The Spala lodge was dark and gloomy, and it always felt damp and smelled moldy. The hallways were narrow, and the rooms were small and cramped. The electric lights were kept burning all the time. This was my least favorite of all the imperial palaces, but Papa loved to hunt there for stags. He and his guests, Polish noblemen whose names I could not pronounce, went out hunting every day. We could hear the stags bellowing from early morning on, and in the evening the corpses of the deer the men had shot were laid out on the lawn with greenery woven in their antlers. Between
zakuski
and dinner, the noblemen, dressed in their belted greatcoats and tall fur hats, and the ladies, wrapped in cloaks and furs—all except Mama—went out to admire the poor dead beasts by torchlight. I felt sorry for the stags, and I didn’t understand what pleasure the men got from killing them.

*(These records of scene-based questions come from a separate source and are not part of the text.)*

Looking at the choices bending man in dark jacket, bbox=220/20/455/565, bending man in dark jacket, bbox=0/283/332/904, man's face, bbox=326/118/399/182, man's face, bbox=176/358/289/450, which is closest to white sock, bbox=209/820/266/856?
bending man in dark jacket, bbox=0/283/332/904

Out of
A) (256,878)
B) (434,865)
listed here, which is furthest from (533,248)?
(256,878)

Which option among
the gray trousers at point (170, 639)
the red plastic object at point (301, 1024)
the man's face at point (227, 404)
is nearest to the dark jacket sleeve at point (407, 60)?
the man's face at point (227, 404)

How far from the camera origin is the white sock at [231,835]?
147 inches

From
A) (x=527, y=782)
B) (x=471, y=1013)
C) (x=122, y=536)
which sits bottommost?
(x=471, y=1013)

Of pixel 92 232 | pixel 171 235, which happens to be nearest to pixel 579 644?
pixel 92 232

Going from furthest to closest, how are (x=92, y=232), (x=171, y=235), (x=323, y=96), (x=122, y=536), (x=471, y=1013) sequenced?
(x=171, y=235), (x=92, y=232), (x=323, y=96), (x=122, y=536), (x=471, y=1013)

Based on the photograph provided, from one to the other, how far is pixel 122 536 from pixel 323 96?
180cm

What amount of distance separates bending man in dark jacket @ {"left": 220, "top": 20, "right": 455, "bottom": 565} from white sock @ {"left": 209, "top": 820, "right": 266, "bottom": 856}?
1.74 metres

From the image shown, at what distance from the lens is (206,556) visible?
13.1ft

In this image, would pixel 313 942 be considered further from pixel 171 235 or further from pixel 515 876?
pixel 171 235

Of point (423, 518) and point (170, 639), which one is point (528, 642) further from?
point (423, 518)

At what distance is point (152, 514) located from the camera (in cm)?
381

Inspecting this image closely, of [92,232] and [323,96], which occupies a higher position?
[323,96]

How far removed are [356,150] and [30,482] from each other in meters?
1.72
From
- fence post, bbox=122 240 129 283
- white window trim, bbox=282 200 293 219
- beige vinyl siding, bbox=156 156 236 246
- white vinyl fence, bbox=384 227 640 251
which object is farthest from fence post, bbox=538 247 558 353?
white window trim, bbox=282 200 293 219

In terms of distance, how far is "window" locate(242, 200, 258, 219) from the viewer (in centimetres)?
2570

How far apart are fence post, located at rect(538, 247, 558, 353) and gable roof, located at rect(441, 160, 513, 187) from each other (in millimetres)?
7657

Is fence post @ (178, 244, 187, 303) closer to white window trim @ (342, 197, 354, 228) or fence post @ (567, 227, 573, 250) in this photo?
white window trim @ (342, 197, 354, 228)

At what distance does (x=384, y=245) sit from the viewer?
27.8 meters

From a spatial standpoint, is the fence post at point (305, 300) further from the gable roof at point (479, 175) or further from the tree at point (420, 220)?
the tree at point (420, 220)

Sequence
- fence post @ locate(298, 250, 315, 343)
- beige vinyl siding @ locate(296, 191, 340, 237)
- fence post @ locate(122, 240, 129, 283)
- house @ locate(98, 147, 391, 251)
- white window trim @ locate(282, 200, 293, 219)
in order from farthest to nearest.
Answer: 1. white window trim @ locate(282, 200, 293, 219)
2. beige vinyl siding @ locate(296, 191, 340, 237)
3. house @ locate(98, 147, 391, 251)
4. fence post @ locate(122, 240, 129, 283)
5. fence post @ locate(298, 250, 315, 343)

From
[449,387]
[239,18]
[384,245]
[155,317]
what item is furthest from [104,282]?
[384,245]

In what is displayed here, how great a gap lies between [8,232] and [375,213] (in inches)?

“It’s an old custom,” Olga said. “And you know how Papa loves old customs.”

At Spala, Alexei seemed to be getting better—so much better that Mama, thinking he needed to get out of the dismal lodge and into the fresh air, took him for a carriage ride with Anya. The bumping of the carriage over the rutted roads made the bleeding begin again, and Alexei had to be put back to bed. Dr. Botkin did what he could, but nothing eased the pain. Papa
sent to St. Petersburg for another doctor who might be able to help—Dr. Vladimir Derevenko. While we waited for him to come, Papa reminded us, “We must continue to act as normally as possible. There is nothing we can do until the doctors arrive, and Alexei’s condition must not become public.”